** Opening Passage shown block **

7. Most of these don’t apply but are basically concepts regarding the sun. However, he was called the Savior in the recital of a catechism found in Egypt. The depictions in the Mithraeum will also make it easy to infer that he was a savior figure bringing aid to the people. Primarily being worshiped by the military it could be inferred that he would be looked to for guidance and protection.
8. Yes according to this book, Antonía Tripolitis (2002). Religions of the Hellenistic-Roman age. He was worshiped on Sunday and was prayed to three times a day. While I cannot vouch for this validity, worshiping a solar deity on the day of the sun makes sense. Worshiping the Hebrew Gods or his incarnation (Jesus) on any other day than the Sabbath (Saturday) seems off. Which points to this being a possible influence for Christians. Studies have shown that those who gathered in the Shrines to Mithras did have a ritual meal together. However, having a meal at a gathering, even a religious one, was common during that time in Rome.

** Closing Passage shown block **

## Things to do
• 1. In the passage about Mithras, how many times a day was he prayed to?
• 2. Continue the passage about Mithras and Christianity, picking up after its final sentence.
The listing has no connection to the passage about Mithras.

** Opening Source material block **

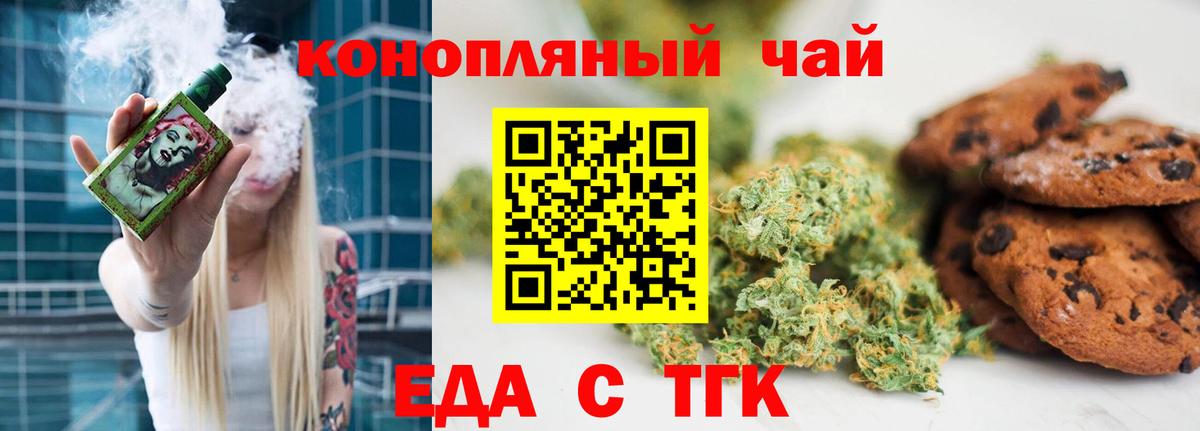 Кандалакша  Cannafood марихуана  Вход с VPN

** Closing Source material block **
** Opening Source material block **

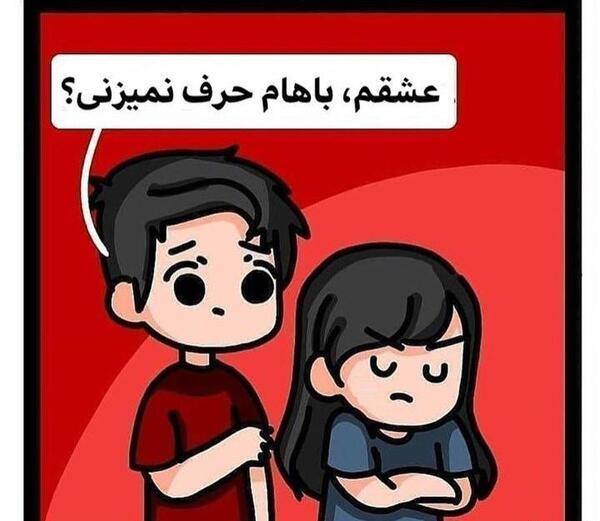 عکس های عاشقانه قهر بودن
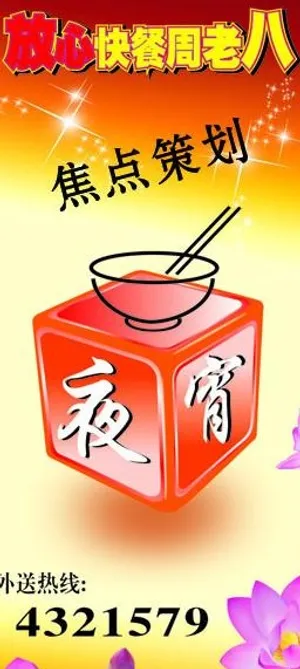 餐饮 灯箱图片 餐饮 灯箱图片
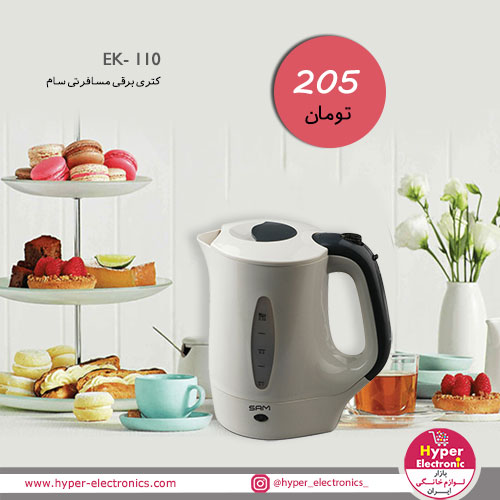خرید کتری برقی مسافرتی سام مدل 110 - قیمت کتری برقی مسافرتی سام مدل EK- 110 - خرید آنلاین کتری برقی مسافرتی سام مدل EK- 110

** Closing Source material block **

## Answers for the tasks
• 1. Three times a day.

• 2.
Regardless no myth or spirituality will match up exactly.
However, this does go to show that there are a lot of mythic motifs that were in religions of the time, especially Indo-European ones, of which predate Christianity or were being practiced during the official creation of Christianity.

In my personal belief, Christ isn’t original. Instead, whatever might have been associable with a historical figure is dwarfed by Romanized religion. The church that was established mixed many elements from European Paganism and, as it spread, folk religions. I will present the question to any Pagans reading. Are there not some representations of perennial truth and paganism that is found within the Christianity that can be respected or reclaimed? I challenge you to find what is hidden Paganism within Christianity and reclaim it. That doesn’t mean converting, or expecting them to not still consider you to be in cahoots with “Satan” but to understand where their faith came from and that yours never truly “died” as they say it did. For any Christians that may be reading, I challenge you to analyze the concepts within your own religion and realize how much of it is actually Indo-European Paganism and folk religion.
Hammer and Vajra!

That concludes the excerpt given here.